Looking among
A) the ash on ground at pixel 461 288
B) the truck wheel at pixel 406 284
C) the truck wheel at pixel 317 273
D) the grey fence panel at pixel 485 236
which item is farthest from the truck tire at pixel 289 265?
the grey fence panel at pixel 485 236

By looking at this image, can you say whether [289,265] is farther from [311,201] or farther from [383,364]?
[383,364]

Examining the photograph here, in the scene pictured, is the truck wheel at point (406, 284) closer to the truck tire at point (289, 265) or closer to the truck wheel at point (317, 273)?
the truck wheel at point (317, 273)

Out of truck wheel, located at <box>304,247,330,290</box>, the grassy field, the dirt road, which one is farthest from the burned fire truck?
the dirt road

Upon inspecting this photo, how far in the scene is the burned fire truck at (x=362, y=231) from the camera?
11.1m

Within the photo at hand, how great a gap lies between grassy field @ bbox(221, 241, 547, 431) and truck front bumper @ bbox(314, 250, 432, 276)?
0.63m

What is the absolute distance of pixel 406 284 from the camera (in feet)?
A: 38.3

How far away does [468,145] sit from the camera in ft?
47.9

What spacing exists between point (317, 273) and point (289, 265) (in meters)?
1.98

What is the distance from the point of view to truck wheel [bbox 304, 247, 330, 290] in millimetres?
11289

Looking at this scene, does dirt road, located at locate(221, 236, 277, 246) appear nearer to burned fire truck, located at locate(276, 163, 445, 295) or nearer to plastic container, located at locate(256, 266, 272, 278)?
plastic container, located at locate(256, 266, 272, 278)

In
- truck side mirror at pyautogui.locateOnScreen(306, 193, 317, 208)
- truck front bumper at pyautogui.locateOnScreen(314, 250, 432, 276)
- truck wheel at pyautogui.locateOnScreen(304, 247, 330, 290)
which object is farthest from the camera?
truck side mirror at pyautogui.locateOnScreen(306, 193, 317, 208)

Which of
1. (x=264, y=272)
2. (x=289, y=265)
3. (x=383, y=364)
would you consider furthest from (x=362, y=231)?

● ● ● ● ●

▶ **THE TASK**
Rewrite the entire listing above, changing every "grassy field" to "grass field" and leaving everything else unchanged.

▶ **COMPLETE OUTPUT**
Looking among
A) the ash on ground at pixel 461 288
B) the truck wheel at pixel 406 284
C) the truck wheel at pixel 317 273
D) the grey fence panel at pixel 485 236
which item is farthest from the truck tire at pixel 289 265?
the grey fence panel at pixel 485 236

By looking at this image, can you say whether [289,265] is farther from [311,201] or farther from [383,364]?
[383,364]

Examining the photograph here, in the scene pictured, is the truck wheel at point (406, 284) closer to the truck tire at point (289, 265) or closer to the truck wheel at point (317, 273)?
the truck wheel at point (317, 273)

Out of truck wheel, located at <box>304,247,330,290</box>, the grass field, the dirt road, which one is farthest from the burned fire truck?
the dirt road

Upon inspecting this photo, how far in the scene is the burned fire truck at (x=362, y=231) from the camera?
11.1m

Within the photo at hand, how great a gap lies between grass field @ bbox(221, 241, 547, 431) and truck front bumper @ bbox(314, 250, 432, 276)?
0.63m

What is the absolute distance of pixel 406 284 from the camera (in feet)?
A: 38.3

How far away does [468,145] sit from the camera in ft?
47.9

What spacing exists between point (317, 273) and point (289, 265) (in meters)?
1.98

What is the distance from the point of view to truck wheel [bbox 304, 247, 330, 290] in millimetres?
11289

Looking at this scene, does dirt road, located at locate(221, 236, 277, 246) appear nearer to burned fire truck, located at locate(276, 163, 445, 295) or nearer to plastic container, located at locate(256, 266, 272, 278)?
plastic container, located at locate(256, 266, 272, 278)

In
- truck side mirror at pyautogui.locateOnScreen(306, 193, 317, 208)
- truck front bumper at pyautogui.locateOnScreen(314, 250, 432, 276)
- truck wheel at pyautogui.locateOnScreen(304, 247, 330, 290)
which object is farthest from the camera?
truck side mirror at pyautogui.locateOnScreen(306, 193, 317, 208)

Which of
1. (x=264, y=272)
2. (x=289, y=265)
3. (x=383, y=364)
would you consider furthest from (x=362, y=231)?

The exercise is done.